**QUOTED TEXT:**
·····

If you're curious to know how a feminist icon from the early 1900s might approach marriage - and let's face it, who wouldn't be!? - this one's for you.

A prenuptial agreement written by Aviation pioneer Amelia Earhart to her man George Putnam has been doing the internet rounds since Slate blogger Amanda Hess put it up on her Tumblr last week. And it's amazingly modern, this 80-year-old document.

Earhart, the first female aviator to fly a solo transatlantic flight, is hesitant about marriage - "You must know again my reluctance to marry..." - in case it "shatters" her career opportunities. Her occupation is what "means most" to her, she writes, so "let us not interfere with the others' work or play".

(Sound familiar? Almost a full century later, the work/life conundrum shows no sign of abating.)

Earhart also sketches a picture of open marriage ("I shall not hold you to any midaeval [sic] code of faithfulness") and stipulates that should she or George develop feelings for someone else, they should talk it out: "If we can be honest I think the difficulties which arise may best be avoided."

She needs time on her own, too: "I may need to keep some place where I can go be myself, now and then..." And, in a refreshing nod to the vital importance of happiness in marriage: "...you will let me go in a year if we find no happiness together."

To give you some background against which to read Earhart's prenup, marriage for women in the US in the 1930s was pretty much domestic servitude. They may have gained the vote, but on a popular level ladies who worked outside the home were seen as "un-American money grubbers, stealing jobs from men who needed them to support their families."

Also, check out this amazing 1930s scoresheet explaining how to be a good spouse. Formulated by the Scientific Marriage Foundation, it assigns "Demerits" and "Merits" for good and bad spousal behaviours - you were a crap wife, for example, if you wore red nail polish or went to bed with too much face cream on.

Winning wives, on the other hand, had meals on time, were "jolly and gay", and always asked "husband's opinion regarding important decisions." Fail, Earhart. Sorry.

·····

**STORED RECORDS:**
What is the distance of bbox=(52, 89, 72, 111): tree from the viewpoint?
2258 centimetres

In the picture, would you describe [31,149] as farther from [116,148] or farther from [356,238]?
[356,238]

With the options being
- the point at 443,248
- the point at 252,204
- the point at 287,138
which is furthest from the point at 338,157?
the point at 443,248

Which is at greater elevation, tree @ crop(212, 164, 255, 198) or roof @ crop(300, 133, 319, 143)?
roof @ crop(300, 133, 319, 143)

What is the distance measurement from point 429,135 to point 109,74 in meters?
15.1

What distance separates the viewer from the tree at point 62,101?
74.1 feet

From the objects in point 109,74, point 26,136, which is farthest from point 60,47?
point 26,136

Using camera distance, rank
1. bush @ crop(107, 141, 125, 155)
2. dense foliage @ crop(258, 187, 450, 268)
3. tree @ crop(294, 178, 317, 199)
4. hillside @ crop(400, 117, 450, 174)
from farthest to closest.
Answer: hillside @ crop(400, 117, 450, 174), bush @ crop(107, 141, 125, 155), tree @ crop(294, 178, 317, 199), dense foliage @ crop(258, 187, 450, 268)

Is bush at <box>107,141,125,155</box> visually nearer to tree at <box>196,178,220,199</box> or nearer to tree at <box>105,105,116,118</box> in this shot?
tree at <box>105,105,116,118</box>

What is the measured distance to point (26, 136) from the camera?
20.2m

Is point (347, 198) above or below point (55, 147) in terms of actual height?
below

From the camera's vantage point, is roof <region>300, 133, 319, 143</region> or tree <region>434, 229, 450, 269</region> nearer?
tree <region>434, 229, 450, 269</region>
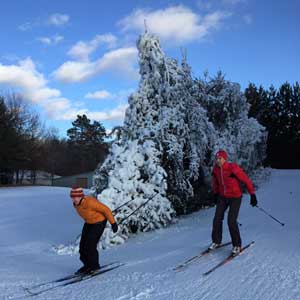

·····

**GIVEN PROBLEM:**
Answer these questions from the text on Amelia Earhart's prenuptial agreement:
1. Who posted the agreement on Tumblr?
2. What does Earhart ask George Putnam to do if they find no happiness together in a year?
3. Which organization formulated the 1930s scoresheet for being a good spouse?
Nothing in the rows is needed here.

**OUTPUT FOR THIS TASK:**
1. Slate blogger Amanda Hess.
2. Let her go.
3. The Scientific Marriage Foundation.